Каждый раз думаю: кто придумывал эти гениальные режиссёрские ходы? Взять и прогнать по столице немцев, а потом ещё и поливальную машину пустить, чтоб следы этой нечисти смыло. Наверное, всё-таки сам Сталин. Летом 1945-го он всей стране, всему миру показал, что мы их сломали.
Или парад 7 ноября 1941 года на Красной площади – поразительно мощный ход, который не только вдохновил соотечественников, но и весь мир заставил сомневаться в непобедимости Гитлера, а ведь к тому времени нас уже практически похоронили, считая дни до вступления немцев в Москву.
Из того же ряда – Парад Победы 1945 года. Грандиозная режиссура со множеством ярких деталей. Особенно, конечно, эпизод, когда офицеры Красной армии презрительно бросают к ступеням Мавзолея Ленина штандарты поверженного фашизма.
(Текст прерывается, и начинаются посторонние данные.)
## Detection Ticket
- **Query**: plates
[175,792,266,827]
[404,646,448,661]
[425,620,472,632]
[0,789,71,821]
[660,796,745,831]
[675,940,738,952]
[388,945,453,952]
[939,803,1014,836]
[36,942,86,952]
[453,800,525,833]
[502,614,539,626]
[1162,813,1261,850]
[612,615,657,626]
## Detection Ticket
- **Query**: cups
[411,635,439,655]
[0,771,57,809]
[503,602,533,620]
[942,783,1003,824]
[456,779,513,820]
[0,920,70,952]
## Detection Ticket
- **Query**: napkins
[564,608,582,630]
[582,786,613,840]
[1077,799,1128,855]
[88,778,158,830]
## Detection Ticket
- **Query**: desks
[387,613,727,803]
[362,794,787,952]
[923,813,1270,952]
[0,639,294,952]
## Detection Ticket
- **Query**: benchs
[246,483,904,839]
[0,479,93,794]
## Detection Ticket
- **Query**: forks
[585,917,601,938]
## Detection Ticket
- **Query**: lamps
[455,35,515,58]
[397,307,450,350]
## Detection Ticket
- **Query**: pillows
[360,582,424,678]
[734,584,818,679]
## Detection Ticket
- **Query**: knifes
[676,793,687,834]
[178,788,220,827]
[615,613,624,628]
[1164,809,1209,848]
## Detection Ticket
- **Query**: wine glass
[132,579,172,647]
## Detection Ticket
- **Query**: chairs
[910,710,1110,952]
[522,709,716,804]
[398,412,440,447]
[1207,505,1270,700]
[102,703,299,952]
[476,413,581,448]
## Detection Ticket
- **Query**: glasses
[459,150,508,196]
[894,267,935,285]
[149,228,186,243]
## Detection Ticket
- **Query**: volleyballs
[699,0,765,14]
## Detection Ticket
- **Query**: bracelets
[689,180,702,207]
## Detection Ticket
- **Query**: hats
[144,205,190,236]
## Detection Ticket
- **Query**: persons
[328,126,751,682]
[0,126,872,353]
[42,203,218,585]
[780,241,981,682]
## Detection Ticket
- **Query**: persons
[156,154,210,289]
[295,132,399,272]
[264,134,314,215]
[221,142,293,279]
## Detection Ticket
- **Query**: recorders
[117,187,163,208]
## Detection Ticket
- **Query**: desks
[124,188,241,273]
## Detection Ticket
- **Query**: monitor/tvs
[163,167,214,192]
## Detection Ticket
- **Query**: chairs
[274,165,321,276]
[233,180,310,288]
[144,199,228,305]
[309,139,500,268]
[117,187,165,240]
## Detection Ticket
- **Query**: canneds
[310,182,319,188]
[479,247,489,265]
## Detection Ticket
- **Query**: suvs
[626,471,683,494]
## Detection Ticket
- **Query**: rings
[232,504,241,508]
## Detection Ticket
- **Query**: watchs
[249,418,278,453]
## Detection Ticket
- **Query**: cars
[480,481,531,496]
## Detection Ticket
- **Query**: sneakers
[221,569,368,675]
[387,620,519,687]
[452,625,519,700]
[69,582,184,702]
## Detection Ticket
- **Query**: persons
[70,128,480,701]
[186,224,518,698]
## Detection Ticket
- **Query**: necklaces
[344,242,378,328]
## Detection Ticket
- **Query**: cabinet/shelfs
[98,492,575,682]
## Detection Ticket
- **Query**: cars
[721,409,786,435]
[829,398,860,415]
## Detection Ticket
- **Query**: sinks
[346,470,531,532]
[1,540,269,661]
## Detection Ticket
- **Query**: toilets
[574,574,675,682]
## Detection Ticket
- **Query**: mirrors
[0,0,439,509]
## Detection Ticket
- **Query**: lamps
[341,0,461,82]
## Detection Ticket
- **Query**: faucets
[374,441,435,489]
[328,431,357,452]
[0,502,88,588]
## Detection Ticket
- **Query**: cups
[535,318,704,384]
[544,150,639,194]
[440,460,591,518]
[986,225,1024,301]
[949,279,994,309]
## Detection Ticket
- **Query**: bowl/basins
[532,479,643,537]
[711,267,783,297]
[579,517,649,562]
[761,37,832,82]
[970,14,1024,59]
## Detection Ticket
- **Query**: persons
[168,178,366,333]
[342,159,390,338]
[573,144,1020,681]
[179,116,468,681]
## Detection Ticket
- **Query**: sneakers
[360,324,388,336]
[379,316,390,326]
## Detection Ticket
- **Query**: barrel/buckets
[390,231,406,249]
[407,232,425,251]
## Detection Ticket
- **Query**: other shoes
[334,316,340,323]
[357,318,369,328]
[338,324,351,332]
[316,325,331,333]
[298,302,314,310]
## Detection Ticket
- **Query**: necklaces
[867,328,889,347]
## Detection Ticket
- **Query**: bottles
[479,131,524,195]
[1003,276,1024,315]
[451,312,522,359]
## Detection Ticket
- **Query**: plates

Пару лет назад мне позвонила незнакомая женщина, преподаватель английского языка, еврейка, раздобыла где-то мой телефон и решила поделиться впечатлениями, посмотрев по телевизору в очередной раз какой-то из моих фильмов. Дама высказалась поощрительно, не без самомнения: «Вы молодец, хорошо придумали, я даже смеялась…» Ответил вежливо: «Спасибо, очень тронут…» Разговорились, слово за слово, каким-то образом сменилась тема, и она стала вспоминать о том самом московском «параде» пленных немцев лета 1945 года: «Они с такой гордо поднятой головой шли! Нет, не сломил их всё-таки Усатый!»
Всё же что-то странное происходит порой с человеческой памятью, с представлениями об исторической справедливости. Ведь, казалось бы, у евреев должна быть особенная ненависть к нацистам. И она, несомненно, существовала, чего стоит знаменитая статья Эренбурга «Убей!», написанная в 1942 году, и более поздняя, 1945-го, «Хватит!», где автор пишет: «Иностранная печать добрый год обсуждала термин „безоговорочной капитуляции“. А вопрос не в том, захочет ли Германия капитулировать. Некому капитулировать. Германии нет – есть колоссальная шайка, которая разбегается, когда речь заходит об ответственности…»
Сталину даже пришлось опосредованно, с помощью газетной статьи за подписью «Г. Александров», поправлять Эренбурга, объяснять: «Советский народ никогда не отождествлял население Германии и правящую в Германии преступную фашистскую клику». Сталин смотрел в будущее и вынужден был осадить одного из самых талантливых публицистов военного времени.
И что же, спустя семьдесят с лишним лет столичная интеллигентка, наверняка потерявшая в войну родственников, демонстрирует не просто некий абстрактный гуманизм, но даже проявляет солидарность с гордо идущими по Москве пленными гитлеровцами. Удивительно, но это факт: у нас возникло целое сообщество (и, конечно, не в рамках определённой этнической группы), которое в первую очередь не принимает Сталина, а уж только потом Гитлера. В случае с евреями такая логика кажется наиболее причудливой, ведь печи Освенцима всё-таки создание Гитлера. Однако же нет, первый изувер и мерзавец для кого-то из них – Сталин, чуть ли не по его вине началась Вторая мировая, не будь Сталина, может, с немцами и договорились бы как-нибудь.